> _TRECHO_
• • •

O pirão de Thomé de Souza

A tripulação que aqui aportou encontrou fartura de farinha e de galinhas; Thomé de Souza deve ter pedido ‘meu pirão com galinha’

  • Foto do(a) author(a) Nelson Cadena
  • Nelson Cadena

Publicado em 21 de março de 2024 às 05:00

Em algum momento de sua estadia de quatro anos, na cidade recém-fundada, Thomé de Souza, o nosso primeiro governador-geral, deve ter pedido “meu pirão com galinha”. A tripulação que aqui aportou encontrou fartura de farinha e de galinhas, a alternativa de proteína ao peixe, tão farto na Baía de Todos-os-Santos. Além de animais de caça e, entre os domésticos: patos, bois, vacas, ovelhas e cabras que os índios criavam, segundo testemunhou o padre Nóbrega e informou ao Provincial dos Jesuítas, em carta datada de 1549.

Na missiva, o jesuíta destacou a variedade de frutas cultivadas, desde a uva - que séculos depois seria importante cultura em Itaparica - e o religioso lamentava, a pequena produção “por causa das formigas que fazem muito dano”, a outras frutas: cidras, laranjas, limões que “dão-se em muita quantidade” e figos “tão bons como o de lá”. Sobremesa garantida, e no almoço “a raiz de pau que chamam mandioca, da qual fazem uma farinha que comem todos, e dá também vinho, o qual misturado com a farinha, faz um pão que escusa o trigo”. O vinho de mandioca, o mani-oara, ainda hoje é produzido no Pará.

• • •

> _PROBLEMA CURTO A_
Diga se cada afirmação a seguir bate com o texto sobre o pirão de Thomé de Souza e responda sim ou não, citando as palavras exatas do texto que decidem. (i) A carta do padre Nóbrega ao Provincial dos Jesuítas é de 1549. (ii) As formigas prejudicavam a produção de uva. (iii) Thomé de Souza passou dez anos na cidade recém-fundada.
> _PROBLEMA CURTO B_
Devolva, do texto sobre o pirão de Thomé de Souza, o trecho que vai de "Publicado em 21" até "datada de 1549.", copiado sem mudar nada.
> _PROBLEMA CURTO C_
Leve adiante o texto sobre o pirão de Thomé de Souza, começando logo depois da última frase dele.

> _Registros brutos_

• • •

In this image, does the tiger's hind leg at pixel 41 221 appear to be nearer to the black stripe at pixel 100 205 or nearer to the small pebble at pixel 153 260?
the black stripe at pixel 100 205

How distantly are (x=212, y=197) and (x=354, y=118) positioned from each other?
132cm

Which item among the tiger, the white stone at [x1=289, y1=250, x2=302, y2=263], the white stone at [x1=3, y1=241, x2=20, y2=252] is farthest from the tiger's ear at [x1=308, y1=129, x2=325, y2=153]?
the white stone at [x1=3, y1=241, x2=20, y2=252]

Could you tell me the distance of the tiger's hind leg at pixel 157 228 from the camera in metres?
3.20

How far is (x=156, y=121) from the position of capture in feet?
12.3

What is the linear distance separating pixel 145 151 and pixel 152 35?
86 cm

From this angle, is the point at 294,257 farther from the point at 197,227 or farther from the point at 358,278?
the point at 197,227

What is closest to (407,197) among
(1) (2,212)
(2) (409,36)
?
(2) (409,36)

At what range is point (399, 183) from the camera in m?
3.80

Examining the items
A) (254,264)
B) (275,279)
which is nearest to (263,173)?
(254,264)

• • •

> _RESPOSTA ESPERADA A_
(i) Sim: "em carta datada de 1549". (ii) Sim: "por causa das formigas que fazem muito dano". (iii) Não: "Em algum momento de sua estadia de quatro anos".

> _RESPOSTA ESPERADA B_
Publicado em 21 de março de 2024 às 05:00

Em algum momento de sua estadia de quatro anos, na cidade recém-fundada, Thomé de Souza, o nosso primeiro governador-geral, deve ter pedido “meu pirão com galinha”. A tripulação que aqui aportou encontrou fartura de farinha e de galinhas, a alternativa de proteína ao peixe, tão farto na Baía de Todos-os-Santos. Além de animais de caça e, entre os domésticos: patos, bois, vacas, ovelhas e cabras que os índios criavam, segundo testemunhou o padre Nóbrega e informou ao Provincial dos Jesuítas, em carta datada de 1549.

> _RESPOSTA ESPERADA C_
Nóbrega ressaltou a grande quantidade de galinhas, fartura que levou os índios do Paraguassu a pagar sua punição, quando capturados, por ter assaltado, cativado e matado grande soma de Tupinambás, numa aldeia de catequese da periferia da cidade, “com tributo de certa farinha e galinhas” e a promessa de não comerem carne humana e de serem cristãos e declararem obediência ao governador. A fartura de proteína, especialmente do pescado e dos animais de criação, estes, introduzidos no país, desde 1532, igualmente as frutas, sustentou o funcionalismo, a soldadesca, e quem aqui aportou, enquanto se construía a cidade do Salvador.

Comidas muito mais saudáveis do que o indigesto toucinho e carnes secas que o milhar de homens que veio com Thomé de Souza, degustou na sua longa travessia atlântica, oito semanas, junto com o vinho. O poder público, enrolado desde a fundação da cidade quando passou a perna na viúva de Pereira Coutinho, não honrando o pagamento da indenização combinada, se valia de mantimentos para pagar as diárias dos operários que construíam Salvador e o soldo de alguns funcionários e, quando não pagava os fornecedores, justificava.

Foi assim que o tesoureiro da cidade, sem nenhum constrangimento, informou ao senhor Gonçalo Ferreira que reclamava na justiça os valores combinados pela remessa de 31 mil sardinhas, do Tejo para Salvador: “Não paguei, porque não tinha dinheiro”. Pensando bem, a propósito dos operários receberem o seu ordenado em mantimentos, até que não era tão ruim assim. Aprenderam com os índios a jogar a água do cozimento da proteína, na farinha, e preparar o delicioso pirão, de peixe ou de galinha. E após degustado, celebrar a vida numa esteira de palha, ou na rede de cipó. Oh vidão!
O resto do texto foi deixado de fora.